* _Textausschnitt_:
Da fast alle Sprecher der Originalserie zu dem Zeitpunkt schon tot waren, hat man neue Sprecher nehmen müssen. Man hat zwar versucht, recht ähnliche Stimmen zu finden, dennoch hört man das in den neueingesprochenen Szenen deutlich raus. Gerade der Wechsel von Herbert Weicker auf Norbert Gescher mitten im Dialog ist ziemlich ohrenfällig. Bei GG Hoffmann auf Andreas Neumann allerdings nicht ganz so schlimm. Jedenfals hat man dadurch innerhalb einer Folge teils mehrere Stimmen auf einer Rolle. Innerhalb der Serie sind es damit sogar bis zu drei pro Rolle, weil - wie gesagt - das dämliche ZDF nur einen Teil der Episoden in den 70ern hat eindeutschen lassen.

* _Anweisung 1_: Schreib den Textausschnitt zur Neusynchronisation von „Da fast alle“ bis „hat eindeutschen lassen.“ wortgetreu ab.
* _Anweisung 2_: Führe den Textausschnitt zur Neusynchronisation nach seinem letzten Satz weiter.
Die Daten werden hier nicht gebraucht.

[Einträge des Datensatzes]

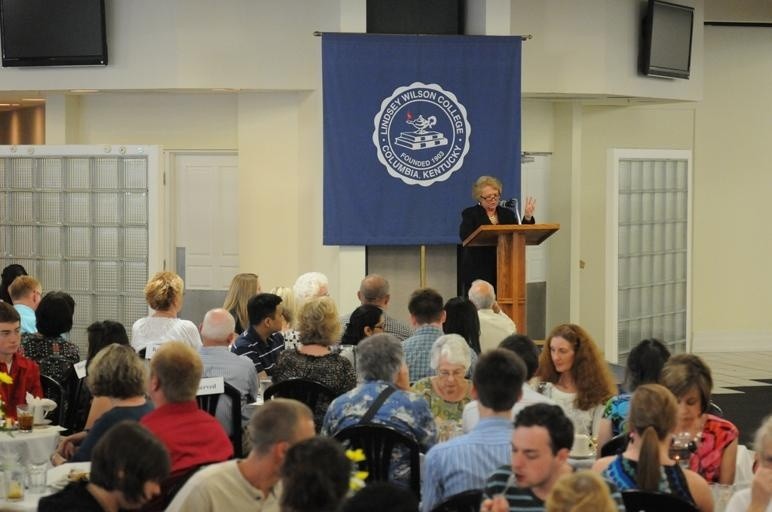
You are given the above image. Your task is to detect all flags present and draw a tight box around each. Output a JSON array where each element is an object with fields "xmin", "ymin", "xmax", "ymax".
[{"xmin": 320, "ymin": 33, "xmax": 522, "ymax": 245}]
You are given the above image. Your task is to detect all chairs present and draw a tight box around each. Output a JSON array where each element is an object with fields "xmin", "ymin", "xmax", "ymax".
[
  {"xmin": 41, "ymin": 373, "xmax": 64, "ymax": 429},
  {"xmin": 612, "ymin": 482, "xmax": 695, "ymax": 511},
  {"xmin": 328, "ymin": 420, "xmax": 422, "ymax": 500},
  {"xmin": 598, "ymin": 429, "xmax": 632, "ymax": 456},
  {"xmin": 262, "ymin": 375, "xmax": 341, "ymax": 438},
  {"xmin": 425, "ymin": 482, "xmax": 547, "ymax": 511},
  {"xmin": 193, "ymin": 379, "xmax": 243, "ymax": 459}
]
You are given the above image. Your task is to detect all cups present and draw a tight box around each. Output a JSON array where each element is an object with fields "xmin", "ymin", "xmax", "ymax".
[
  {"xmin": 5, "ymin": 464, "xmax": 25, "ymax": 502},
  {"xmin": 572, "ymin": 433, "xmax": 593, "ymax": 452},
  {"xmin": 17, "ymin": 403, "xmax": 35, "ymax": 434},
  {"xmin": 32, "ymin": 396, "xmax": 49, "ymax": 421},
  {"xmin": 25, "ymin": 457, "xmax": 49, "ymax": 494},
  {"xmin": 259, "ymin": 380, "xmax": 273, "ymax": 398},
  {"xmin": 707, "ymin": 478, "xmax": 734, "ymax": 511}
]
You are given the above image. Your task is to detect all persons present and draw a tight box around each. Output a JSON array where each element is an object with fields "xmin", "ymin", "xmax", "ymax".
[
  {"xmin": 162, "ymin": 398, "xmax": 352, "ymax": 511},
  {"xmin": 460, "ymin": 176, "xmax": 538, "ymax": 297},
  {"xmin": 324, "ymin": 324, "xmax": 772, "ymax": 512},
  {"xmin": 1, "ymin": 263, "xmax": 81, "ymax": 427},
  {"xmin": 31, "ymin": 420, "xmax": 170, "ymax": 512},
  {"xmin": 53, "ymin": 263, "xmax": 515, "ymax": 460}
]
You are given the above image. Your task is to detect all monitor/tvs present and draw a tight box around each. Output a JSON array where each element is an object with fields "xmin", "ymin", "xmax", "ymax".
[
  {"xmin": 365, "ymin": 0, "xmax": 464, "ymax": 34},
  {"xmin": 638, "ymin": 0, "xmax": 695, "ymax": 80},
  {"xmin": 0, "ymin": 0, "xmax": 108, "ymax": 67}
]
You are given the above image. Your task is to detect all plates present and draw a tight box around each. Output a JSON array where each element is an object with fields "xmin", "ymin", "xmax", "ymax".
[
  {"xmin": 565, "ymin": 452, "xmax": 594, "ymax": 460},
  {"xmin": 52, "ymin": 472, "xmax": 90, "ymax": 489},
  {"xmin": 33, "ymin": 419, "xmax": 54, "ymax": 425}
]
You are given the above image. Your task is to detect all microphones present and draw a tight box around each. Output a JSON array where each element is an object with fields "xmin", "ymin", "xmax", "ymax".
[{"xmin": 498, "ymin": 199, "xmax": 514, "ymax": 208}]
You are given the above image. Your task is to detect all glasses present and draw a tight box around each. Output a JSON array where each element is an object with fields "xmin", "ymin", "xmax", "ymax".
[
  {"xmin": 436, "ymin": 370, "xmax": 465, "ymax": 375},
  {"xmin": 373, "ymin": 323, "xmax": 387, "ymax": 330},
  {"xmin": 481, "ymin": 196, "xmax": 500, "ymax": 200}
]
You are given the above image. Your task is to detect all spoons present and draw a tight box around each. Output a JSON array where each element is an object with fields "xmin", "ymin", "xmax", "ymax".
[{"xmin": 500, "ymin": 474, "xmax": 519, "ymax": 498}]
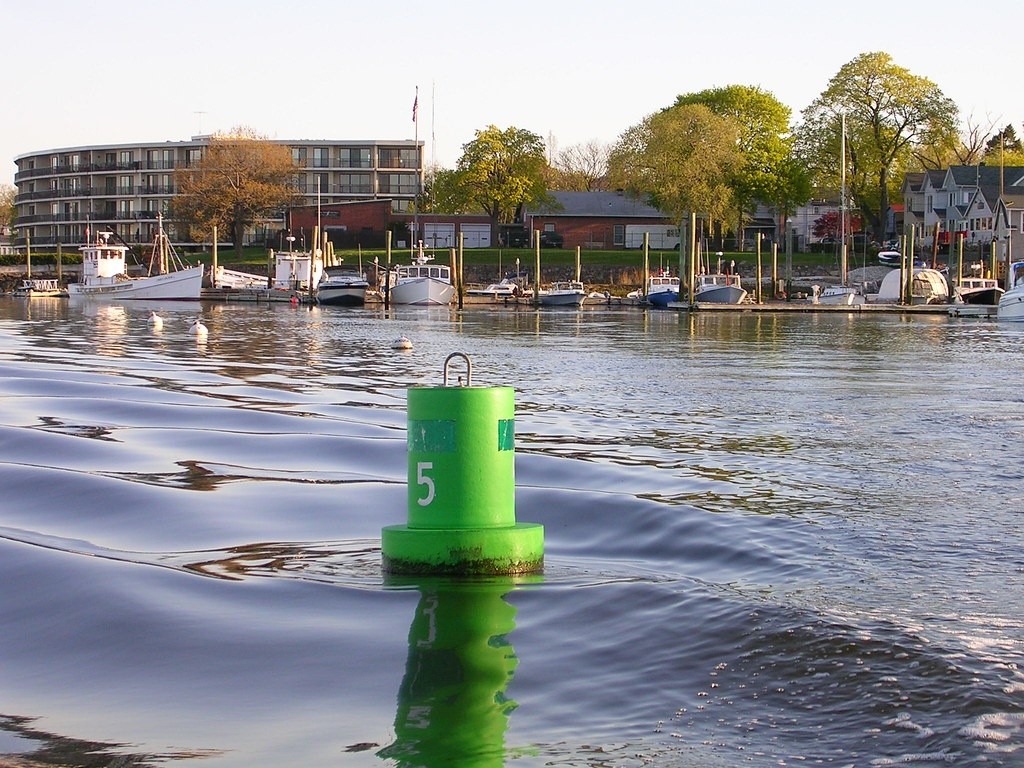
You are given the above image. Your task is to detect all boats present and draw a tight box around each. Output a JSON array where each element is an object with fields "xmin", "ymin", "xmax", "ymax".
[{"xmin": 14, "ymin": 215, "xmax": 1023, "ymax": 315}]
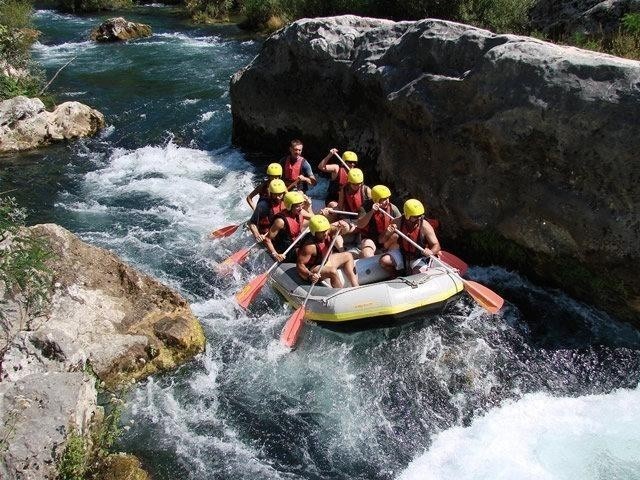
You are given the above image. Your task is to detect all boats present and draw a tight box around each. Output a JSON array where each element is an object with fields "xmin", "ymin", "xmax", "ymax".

* _Schriftliche Antwort 1_:
Da fast alle Sprecher der Originalserie zu dem Zeitpunkt schon tot waren, hat man neue Sprecher nehmen müssen. Man hat zwar versucht, recht ähnliche Stimmen zu finden, dennoch hört man das in den neueingesprochenen Szenen deutlich raus. Gerade der Wechsel von Herbert Weicker auf Norbert Gescher mitten im Dialog ist ziemlich ohrenfällig. Bei GG Hoffmann auf Andreas Neumann allerdings nicht ganz so schlimm. Jedenfals hat man dadurch innerhalb einer Folge teils mehrere Stimmen auf einer Rolle. Innerhalb der Serie sind es damit sogar bis zu drei pro Rolle, weil - wie gesagt - das dämliche ZDF nur einen Teil der Episoden in den 70ern hat eindeutschen lassen.

* _Schriftliche Antwort 2_:
Für die DVD/Bluray musste die Episode "Weltraumfieber" fast komplett neu eingesprochen werden. Hier existierten aber noch Tonspuren aus den 90er Jahren mit einem gealterten Herbert Weicker von einer VHS-Neusynchro, sodass immerhin Spock der Alte ist. Kirk und Co ließ man trotzdem neu einsprechen, da man für die VHS-Neusynchro dieser Episode noch andere Neustimmen benutze. Auch bei der Naziepisode "Schablonen der Gewalt" hat man eine VHS-Neusynchro aus den 90er Jahren recycelt. Zu diesem Zeitpunkt leben allerdings bis auf KE Ludwig alias Scotty (der zum Glück eh nur zwei Sätze gehabt hätte) alle Stimmen. Allerdings waren Weicker und vor allem GG Hoffmann stimmlich schon so stark gealtert, dass man wieder einen extrem großen Kontrast zu den vorherigen Folgen hat. 

Kurzgesagt: Die Serie ist im Deutschen ein gigantischer Flickenteppich wild zusammengeschusteter Synchros aus den 70er, 80er und 90er Jahren plus DVD-Nachsynchros von vor etwa 10 Jahren.

Ich tu mir das eigentlich auch nur noch aus nostalgischen Gründen an, weil ich mit der Synchro groß geworden bin. Jede andere Serie mit einer Tonspur in dem Zustand würde ich im O-Ton gucken.


----------



## Oberst Klink (9. November 2012)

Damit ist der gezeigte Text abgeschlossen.